Spatial question entries:
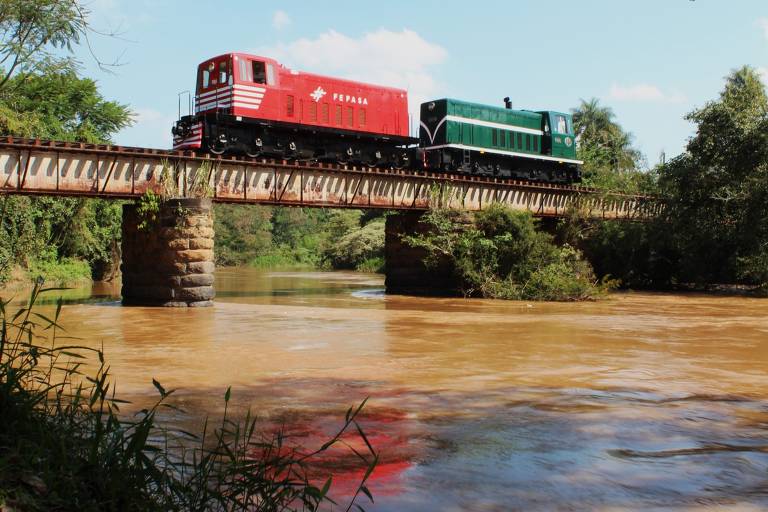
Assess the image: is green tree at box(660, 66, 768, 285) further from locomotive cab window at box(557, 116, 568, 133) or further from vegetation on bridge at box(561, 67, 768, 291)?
locomotive cab window at box(557, 116, 568, 133)

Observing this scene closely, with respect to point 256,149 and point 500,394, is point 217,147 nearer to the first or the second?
point 256,149

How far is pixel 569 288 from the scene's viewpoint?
2356 cm

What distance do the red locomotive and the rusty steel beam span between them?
0.84 meters

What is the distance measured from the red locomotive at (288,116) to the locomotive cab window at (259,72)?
0.10 ft

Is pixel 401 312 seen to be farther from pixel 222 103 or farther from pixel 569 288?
pixel 222 103

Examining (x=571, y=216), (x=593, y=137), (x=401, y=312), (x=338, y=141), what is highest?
(x=593, y=137)

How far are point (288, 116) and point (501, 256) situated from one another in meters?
8.38

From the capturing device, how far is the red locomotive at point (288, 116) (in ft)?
72.6

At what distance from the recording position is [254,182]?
70.6 feet

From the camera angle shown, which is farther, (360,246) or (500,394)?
(360,246)

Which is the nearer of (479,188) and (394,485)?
(394,485)

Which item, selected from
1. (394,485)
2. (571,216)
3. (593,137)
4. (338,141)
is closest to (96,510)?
(394,485)

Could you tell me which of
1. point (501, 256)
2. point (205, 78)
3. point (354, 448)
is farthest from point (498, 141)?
point (354, 448)

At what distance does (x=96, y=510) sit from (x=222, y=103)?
20717 mm
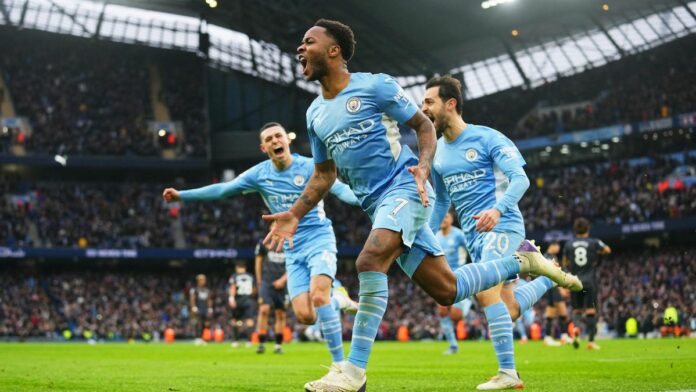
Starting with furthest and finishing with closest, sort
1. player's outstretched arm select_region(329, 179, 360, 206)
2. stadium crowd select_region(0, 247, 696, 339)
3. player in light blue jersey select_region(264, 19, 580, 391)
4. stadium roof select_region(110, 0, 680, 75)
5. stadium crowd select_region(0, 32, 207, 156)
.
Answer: stadium crowd select_region(0, 32, 207, 156) → stadium roof select_region(110, 0, 680, 75) → stadium crowd select_region(0, 247, 696, 339) → player's outstretched arm select_region(329, 179, 360, 206) → player in light blue jersey select_region(264, 19, 580, 391)

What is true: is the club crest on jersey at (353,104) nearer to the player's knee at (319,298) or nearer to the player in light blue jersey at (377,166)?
the player in light blue jersey at (377,166)

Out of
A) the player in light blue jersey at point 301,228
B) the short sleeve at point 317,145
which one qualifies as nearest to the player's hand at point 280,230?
the short sleeve at point 317,145

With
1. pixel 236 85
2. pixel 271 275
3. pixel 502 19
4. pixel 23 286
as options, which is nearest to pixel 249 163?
pixel 236 85

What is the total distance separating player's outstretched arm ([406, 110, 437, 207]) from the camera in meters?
5.52

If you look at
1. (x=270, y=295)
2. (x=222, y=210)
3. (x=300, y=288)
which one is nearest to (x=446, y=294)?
(x=300, y=288)

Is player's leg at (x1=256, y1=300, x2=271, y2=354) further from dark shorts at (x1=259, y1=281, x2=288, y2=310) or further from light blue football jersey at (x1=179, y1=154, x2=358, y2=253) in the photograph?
light blue football jersey at (x1=179, y1=154, x2=358, y2=253)

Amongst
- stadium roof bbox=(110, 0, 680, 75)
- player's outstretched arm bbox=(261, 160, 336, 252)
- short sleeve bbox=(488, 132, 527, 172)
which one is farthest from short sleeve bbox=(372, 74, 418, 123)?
stadium roof bbox=(110, 0, 680, 75)

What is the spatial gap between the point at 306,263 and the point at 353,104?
13.3ft

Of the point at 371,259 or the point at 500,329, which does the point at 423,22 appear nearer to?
the point at 500,329

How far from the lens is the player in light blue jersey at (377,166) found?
570cm

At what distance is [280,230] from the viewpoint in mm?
5523

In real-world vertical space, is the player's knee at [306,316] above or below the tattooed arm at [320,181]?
below

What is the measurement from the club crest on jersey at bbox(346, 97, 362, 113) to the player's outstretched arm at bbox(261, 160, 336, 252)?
531mm

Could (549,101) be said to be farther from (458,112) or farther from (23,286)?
(458,112)
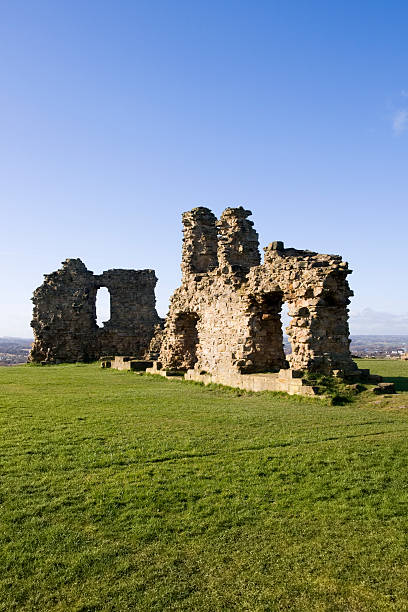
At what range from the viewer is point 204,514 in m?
5.55

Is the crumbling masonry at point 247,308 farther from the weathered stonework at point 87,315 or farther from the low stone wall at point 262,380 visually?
the weathered stonework at point 87,315

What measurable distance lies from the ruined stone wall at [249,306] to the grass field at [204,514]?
185 inches

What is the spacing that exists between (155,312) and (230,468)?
27.3 m

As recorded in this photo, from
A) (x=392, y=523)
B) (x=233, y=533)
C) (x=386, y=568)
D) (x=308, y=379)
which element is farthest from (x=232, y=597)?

*What needs to be done:* Rewrite every row above, renaming "red locomotive" as "red train engine" wherever it occurs and leaving all other text unchanged. Leave the pictures out of your answer.

*Exercise response:*
Assess the image: is green tree at box(660, 66, 768, 285) further from locomotive cab window at box(557, 116, 568, 133) or further from vegetation on bridge at box(561, 67, 768, 291)?
locomotive cab window at box(557, 116, 568, 133)

Observing this scene closely, with respect to point 256,149 and point 500,394, is point 217,147 nearer to the first or the second?
point 256,149

How far is pixel 569 288 from the scene's viewpoint?
2356 cm

What distance do the red train engine and the rusty steel beam span between them?
0.84 meters

What is the distance measured from the red train engine at (288,116) to the locomotive cab window at (259,72)?
0.10 ft

Is pixel 401 312 seen to be farther from pixel 222 103 or farther from pixel 569 288?
pixel 222 103

Examining (x=571, y=216), (x=593, y=137), (x=401, y=312), (x=338, y=141), what is highest?
(x=593, y=137)

How far are point (288, 116) and point (501, 256) situated from one another in meters?
8.38

From the capturing device, how far is the red train engine at point (288, 116) (in ft)?
72.6

At what distance from the recording position is [254,182]?
70.6 feet

From the camera angle shown, which is farther, (360,246) or (500,394)?
(360,246)

Which is the nearer of (479,188) and (394,485)?
(394,485)

Which item, selected from
1. (394,485)
2. (571,216)
3. (593,137)
4. (338,141)
is closest to (96,510)?
(394,485)

Could you tell me which of
1. point (501, 256)
2. point (205, 78)
3. point (354, 448)
is farthest from point (498, 141)?
point (354, 448)

At what distance does (x=96, y=510) sit from (x=222, y=103)?
20717 mm
Starting with furthest and finishing with closest, sort
1. player's outstretched arm select_region(329, 179, 360, 206)
2. stadium crowd select_region(0, 247, 696, 339)
3. player in light blue jersey select_region(264, 19, 580, 391)
4. stadium roof select_region(110, 0, 680, 75)
5. stadium crowd select_region(0, 32, 207, 156)
.
Answer: stadium crowd select_region(0, 32, 207, 156) → stadium roof select_region(110, 0, 680, 75) → stadium crowd select_region(0, 247, 696, 339) → player's outstretched arm select_region(329, 179, 360, 206) → player in light blue jersey select_region(264, 19, 580, 391)

What is true: is the club crest on jersey at (353,104) nearer to the player's knee at (319,298) or nearer to the player in light blue jersey at (377,166)?
the player in light blue jersey at (377,166)

Out of
A) the player in light blue jersey at point 301,228
B) the short sleeve at point 317,145
which one qualifies as nearest to the player's hand at point 280,230?
the short sleeve at point 317,145

With
1. pixel 236 85
2. pixel 271 275
3. pixel 502 19
4. pixel 23 286
as options, which is nearest to pixel 249 163?
pixel 236 85

What is the total distance separating player's outstretched arm ([406, 110, 437, 207]) from the camera in meters?
5.52

If you look at
1. (x=270, y=295)
2. (x=222, y=210)
3. (x=300, y=288)
which one is nearest to (x=446, y=294)?
(x=300, y=288)

Is player's leg at (x1=256, y1=300, x2=271, y2=354) further from dark shorts at (x1=259, y1=281, x2=288, y2=310) or further from light blue football jersey at (x1=179, y1=154, x2=358, y2=253) in the photograph?
light blue football jersey at (x1=179, y1=154, x2=358, y2=253)

Amongst
- stadium roof bbox=(110, 0, 680, 75)
- player's outstretched arm bbox=(261, 160, 336, 252)
- short sleeve bbox=(488, 132, 527, 172)
which one is farthest from short sleeve bbox=(372, 74, 418, 123)?
stadium roof bbox=(110, 0, 680, 75)

What is the spatial gap between the point at 306,263 and the point at 353,104?
13.3ft

Of the point at 371,259 or the point at 500,329, which does the point at 423,22 appear nearer to?
the point at 500,329

How far from the lens is the player in light blue jersey at (377,166) found?
570cm

At what distance is [280,230] from the viewpoint in mm?
5523

In real-world vertical space, is the player's knee at [306,316] above or below the tattooed arm at [320,181]?
below

What is the measurement from the club crest on jersey at bbox(346, 97, 362, 113) to the player's outstretched arm at bbox(261, 160, 336, 252)?
531mm

Could (549,101) be said to be farther from (458,112) or farther from (23,286)?
(458,112)
At what range from the viewer is point 204,514 in m?
5.55

Is the crumbling masonry at point 247,308 farther from the weathered stonework at point 87,315 or farther from the low stone wall at point 262,380 visually?
the weathered stonework at point 87,315

What measurable distance lies from the ruined stone wall at [249,306] to the grass field at [204,514]?
185 inches

What is the spacing that exists between (155,312) and (230,468)?
27.3 m

As recorded in this photo, from
A) (x=392, y=523)
B) (x=233, y=533)
C) (x=386, y=568)
D) (x=308, y=379)
which element is farthest from (x=232, y=597)?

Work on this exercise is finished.